Apa Hukum Mengajak Anak Kecil Mengaji di Masjid?

Apa Hukum Mengajak Anak Kecil Mengaji di Masjid?

Apa Hukum Mengajak Anak Kecil Mengaji di Masjid?

Anak-anak merupakan aset bagi bangsa dan negara. Keberhasilan pendidikan yang diberikan kepada anak saat ini, adalah merupakan cermin bagi generasi 10 atau 15 tahun yang akan datang. Itulah sebabnya, maka segala upaya memang perlu dilakukan demi memajukan generasi mendatang melalui penyediaan berbagai fasilitas baginya saat ini. Termasuk mengajarinya mengaji di masjid. Nah, kita kali ini fokus pada pendidikan bagi anak dengan sentra ada di masjid ini

Namun, tahukah anda, bahwa bagaimanapun juga, masjid menurut definisi para ulama diartikan sebagai tempat untuk ibadah, rumahnya orang-orang yang bertaqwa, dan baitullah. Tiga definisi ini sudah masyhur dan diterima oleh semua kalangan. Melihat akan definisi ini, maka kita dihadapkan pada satu masalah hukum, tentang bagaimana bila mengajari anak mengaji di masjid? Kita perlu mengetahui diskusi para fuqaha’ terkait dengan hal ini, agar kelak ketika berhadapan dengan kasus yang sama, kita tidak lagi bingung untuk mengetahui dasarnya.

Pertama, saat membawa anak untuk mengaji di masjid, sudah pasti pertanyaan yang diajukan dalam dialektika fikih adalah: apakah hal itu dibolehkan? Apa dasar dalil yang membolehkannnya? Bagaimana kita membaca pengertian akan sebuah hadits yang secara sharih menyatakan demikian:

جَنِّبُوا مَسَاجِدَكُمْ مَجَانِينَكُمْ وَصِبْيَانَكُمْ

Artinya:

“Jauhkanlah masjid-masjid kalian dari orang gila kalian, dan dari anak-anak kalian!” (HR. Ibnu Majah)
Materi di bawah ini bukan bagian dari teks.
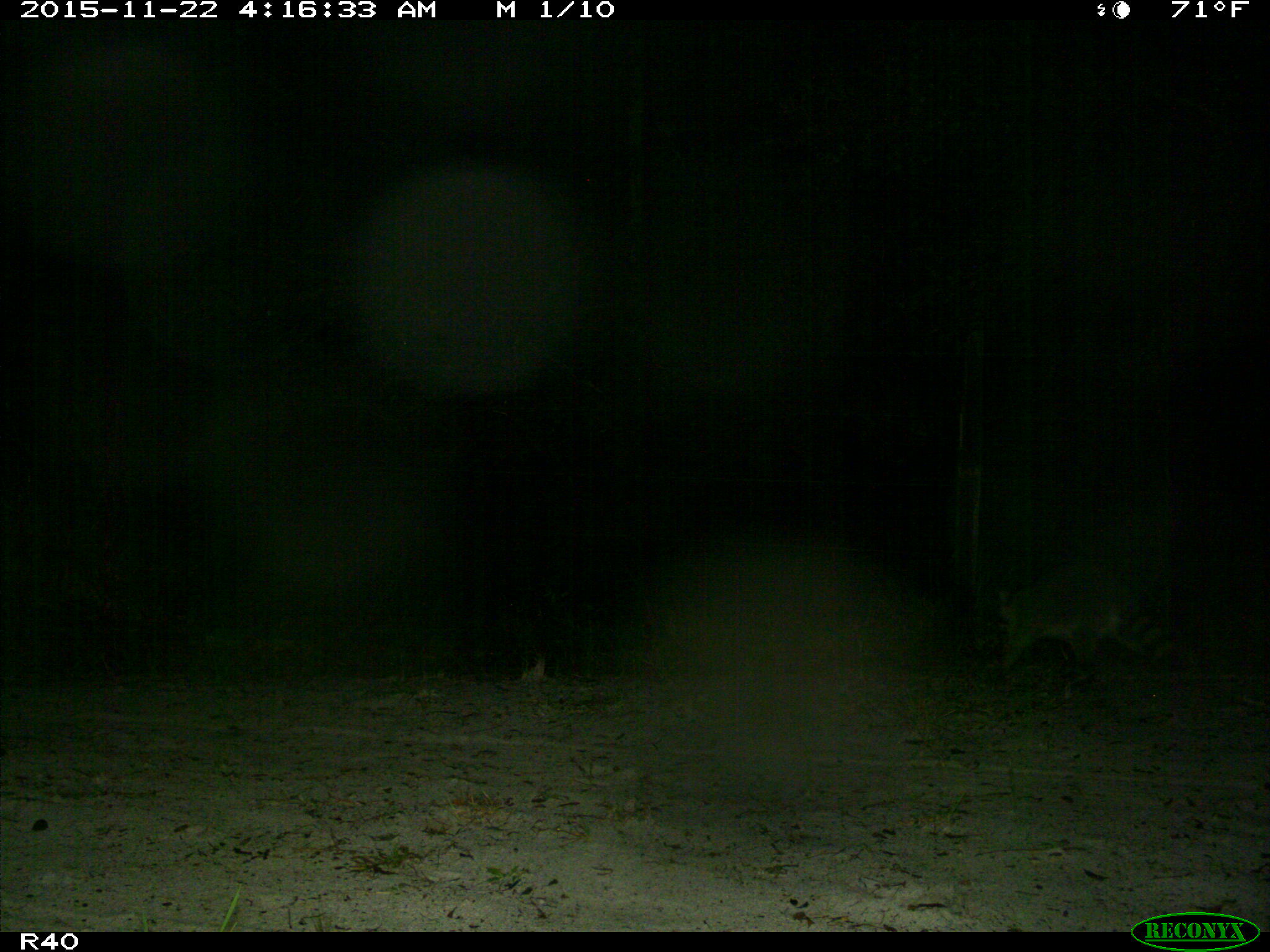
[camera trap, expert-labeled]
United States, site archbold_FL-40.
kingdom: Animalia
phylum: Chordata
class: Mammalia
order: Carnivora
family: Procyonidae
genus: Procyon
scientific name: Procyon lotor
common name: common raccoon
Terlepas dari apakah status hadis itu dhaif atau memiliki sanad yang diingkari keshahihannya, namun ada pernyataan Imam Al-Qaffal, sebagaimana dinukil al-Zarkasy dalam kitabnya I’lam al-Sajid bi Ahkmi al-Masajid, halaman 327, suatu ketika ia ditanya mengenai persoalan mengajar anak di masjid. Ia kemudian menjawab:

الأَْغْلَبُ مِنَ الصِّبْيَانِ الضَّرَرُ بِالْمَسْجِدِ فَيَجُوزُ مَنْعُهُمْ

Artinya:

“Hukum yang paling umum dari anak adalah merugikan bagi masjid. Oleh karena itu boleh mencegahnya.” (I’lam al-Sajid bi Ahkmi al-Masajid, halaman 327)

Memang dengan mencermati diksi pernyataan al-Qaffal ini, kita bisa memahami bahwa istilah ‘’al-aghlab’ sifatnya adalah umum dan tidak berlaku muthlaq. Ada kondisi yang sifatnya khusus dan menyatakan bahwa anak tidak menimbulkan dharar (merugikan) bagi masjid. Oleh karena itu tidak perlu tindakan untuk melarang orang tua dari membawanya masuk ke dalam masjid.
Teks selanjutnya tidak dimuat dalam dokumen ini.